▸ **DATASET ROWS**:
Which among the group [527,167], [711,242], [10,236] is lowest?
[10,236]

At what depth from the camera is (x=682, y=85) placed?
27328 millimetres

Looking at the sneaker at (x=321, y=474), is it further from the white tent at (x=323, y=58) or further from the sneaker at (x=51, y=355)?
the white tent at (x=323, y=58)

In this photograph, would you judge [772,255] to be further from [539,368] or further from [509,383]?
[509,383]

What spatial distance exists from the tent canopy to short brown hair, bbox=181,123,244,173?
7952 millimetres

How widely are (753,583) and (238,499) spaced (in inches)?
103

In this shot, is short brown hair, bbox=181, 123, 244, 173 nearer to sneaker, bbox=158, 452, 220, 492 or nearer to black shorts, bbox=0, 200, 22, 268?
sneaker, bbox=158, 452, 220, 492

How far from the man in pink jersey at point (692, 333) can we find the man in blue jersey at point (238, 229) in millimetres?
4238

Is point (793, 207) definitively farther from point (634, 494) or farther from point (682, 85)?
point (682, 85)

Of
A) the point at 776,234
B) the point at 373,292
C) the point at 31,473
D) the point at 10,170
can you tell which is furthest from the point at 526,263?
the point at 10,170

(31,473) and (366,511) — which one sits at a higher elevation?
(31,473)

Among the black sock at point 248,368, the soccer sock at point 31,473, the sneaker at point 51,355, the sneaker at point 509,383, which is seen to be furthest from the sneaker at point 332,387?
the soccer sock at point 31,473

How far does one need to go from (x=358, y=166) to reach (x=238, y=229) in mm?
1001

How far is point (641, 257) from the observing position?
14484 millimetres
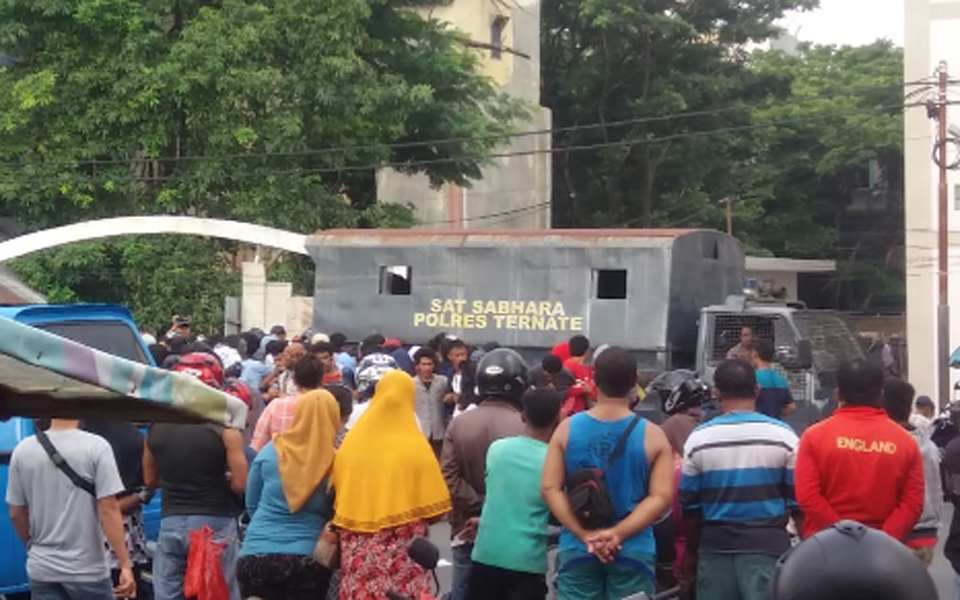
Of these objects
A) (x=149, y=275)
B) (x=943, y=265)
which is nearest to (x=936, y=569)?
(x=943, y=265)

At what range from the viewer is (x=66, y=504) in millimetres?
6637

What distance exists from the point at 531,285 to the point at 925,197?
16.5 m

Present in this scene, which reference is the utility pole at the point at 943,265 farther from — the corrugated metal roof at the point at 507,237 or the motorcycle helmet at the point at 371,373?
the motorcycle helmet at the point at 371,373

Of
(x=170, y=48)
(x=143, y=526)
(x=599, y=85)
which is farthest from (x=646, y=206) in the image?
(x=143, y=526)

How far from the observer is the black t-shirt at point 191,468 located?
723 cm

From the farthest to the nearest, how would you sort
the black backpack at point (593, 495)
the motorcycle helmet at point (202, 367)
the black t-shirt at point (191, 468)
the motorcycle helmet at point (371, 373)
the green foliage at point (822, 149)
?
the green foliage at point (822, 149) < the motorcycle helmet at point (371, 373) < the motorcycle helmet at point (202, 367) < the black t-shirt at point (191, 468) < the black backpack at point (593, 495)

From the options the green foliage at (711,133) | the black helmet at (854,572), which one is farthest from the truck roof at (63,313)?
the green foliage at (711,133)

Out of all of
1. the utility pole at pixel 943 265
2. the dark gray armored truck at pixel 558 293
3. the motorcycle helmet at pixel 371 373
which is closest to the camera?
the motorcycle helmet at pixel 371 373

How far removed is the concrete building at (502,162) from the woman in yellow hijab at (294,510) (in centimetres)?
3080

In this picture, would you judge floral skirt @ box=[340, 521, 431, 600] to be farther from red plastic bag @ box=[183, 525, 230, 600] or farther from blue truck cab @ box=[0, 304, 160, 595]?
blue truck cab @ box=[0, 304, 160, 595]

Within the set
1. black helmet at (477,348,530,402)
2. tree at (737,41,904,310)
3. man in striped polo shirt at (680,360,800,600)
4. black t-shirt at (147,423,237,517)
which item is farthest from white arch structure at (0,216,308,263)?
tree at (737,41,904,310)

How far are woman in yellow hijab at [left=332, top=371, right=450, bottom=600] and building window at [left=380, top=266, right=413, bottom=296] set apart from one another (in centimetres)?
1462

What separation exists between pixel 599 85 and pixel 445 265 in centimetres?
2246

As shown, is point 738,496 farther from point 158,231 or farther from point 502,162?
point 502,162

▸ **EXERCISE**: Copy the records above word for word, from the line containing "What distance exists" down to the line containing "the green foliage at point (822, 149) <", including both of those lines.

▸ **EXERCISE RESPONSE**:
What distance exists from the point at 531,285 to the point at 925,197?
16.5 m

Present in this scene, which reference is the utility pole at the point at 943,265 farther from — the corrugated metal roof at the point at 507,237 or the motorcycle helmet at the point at 371,373?
the motorcycle helmet at the point at 371,373

Of
(x=170, y=48)
(x=143, y=526)
(x=599, y=85)
which is farthest from (x=646, y=206) in the image?
(x=143, y=526)

How far from the observer is the black t-shirt at point 191,468 located?
723 cm

From the farthest to the nearest, how would you sort
the black backpack at point (593, 495)
the motorcycle helmet at point (202, 367)
the black t-shirt at point (191, 468)
the motorcycle helmet at point (371, 373)
the green foliage at point (822, 149)
?
the green foliage at point (822, 149) < the motorcycle helmet at point (371, 373) < the motorcycle helmet at point (202, 367) < the black t-shirt at point (191, 468) < the black backpack at point (593, 495)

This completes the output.